Let $U$ be an abelian group. Let $V:=\underbrace{U\times ... \times U}_{n\ \text{factors}}$.
Let $H:=C_n$ act on $V$ by cyclic permutation. Let this action be denoted by $\phi$.
Let $F:=V \rtimes_\phi C_n$.
Hence, $1\rightarrow V\stackrel{i}{\rightarrow} F\stackrel{p}{\rightarrow} H\rightarrow 1$ is a group extension.
Question:
Is there an easy way to see how many $H$-conjugacy classes of complements $V$ in $F$ are there?
Does one only have to find all group homomorphisms from $H$ to $F$ such that the sequence splits without computing the first cohomology group or does one have to compute the first cohomology group?

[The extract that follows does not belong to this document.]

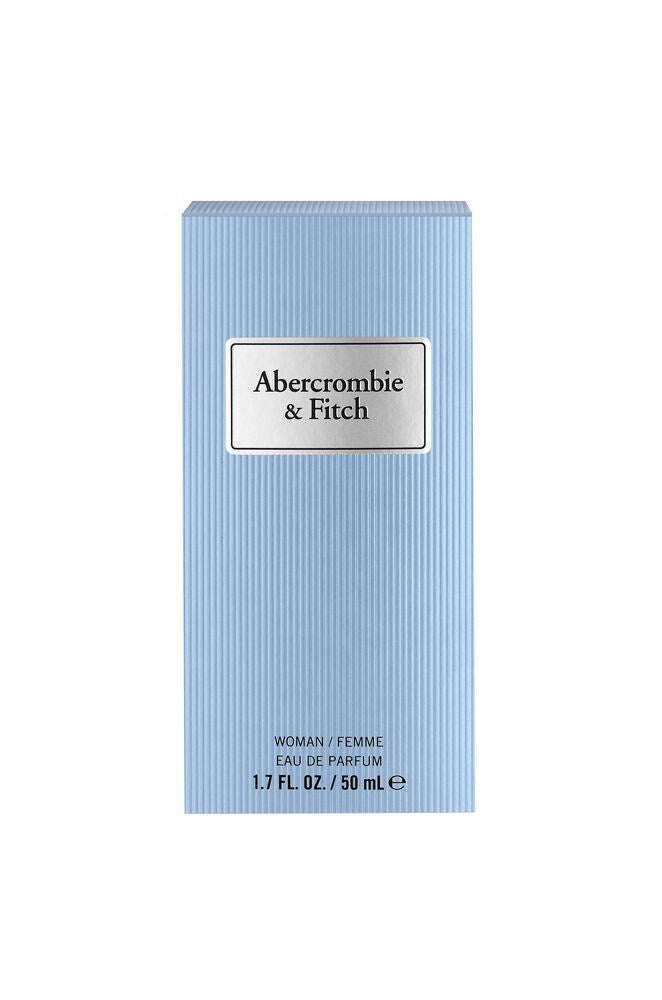 Abercrombie & Fitch First Instinct Blue Women Eau De Parfum Spray 50ml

Thank you very much for the help.
As I said in a comment, this follows from Shapiro's Lemma: if $H \le G$ are groups, and $U$ is an $H$-module (over ${\mathbb Z}$ as default), then $H^n(G,U^G) \cong H^n(H,N)$ for all $n \ge 1$. In your example, $H$ is trivial, so $H^n(G,U^G) = 0$ for all $n \ge 1$. This result extends naturally to the case when $U$ is an arbitrary non-abelian group.

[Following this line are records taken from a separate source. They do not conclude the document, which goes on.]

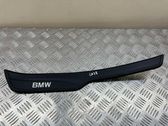 Front sill trim cover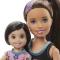Barbie Skypper Babysitter - Playset buonanotte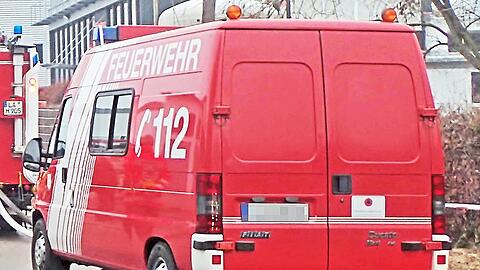 Mit einem Auto wie diesem geht der betrunkene Feuerwehrler am Wochenende auf Tour.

It is not hard to give a direct proof of the result in your case, so here it is. There is no need to assume that $U$ is abelian.
Elements of $F = U \rtimes_\phi C_n$ have the form $vg^k$ with $v \in U^n$ and $0 \le k < n$ where, for $v = (u_1,u_2,\ldots,u_n)$, we have $gvg^{-1} = (u_2,u_3,\ldots,u_n,u_1)$.

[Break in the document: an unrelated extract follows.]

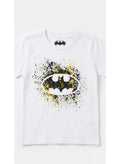 Batman Tshirt boys  100 % cotton BY KIDS TV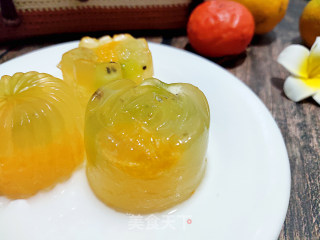 Homemade Fruit Jelly recipe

Now a complement of $U^n$ in $F$ is generated by an element $vg$ with $(vg)^n = 1$. Since, $$(vg)^n = v (gvg^{-1}) (g^2vg^{-2}) \cdots (g^{n-1}vg^{-(n-1)}),$$ this is equivalent to $v=(u_1,\ldots,u_n)$ with $u_1u_2\cdots u_n=1$.
In that case, putting $c = (1,u_1,u_1u_2,\ldots,u_1u_2\cdots u_{n-1})$, we have $c^{-1}gc = c^{-1}(gcg^{-1})g = vg$, so the complements are conjugate.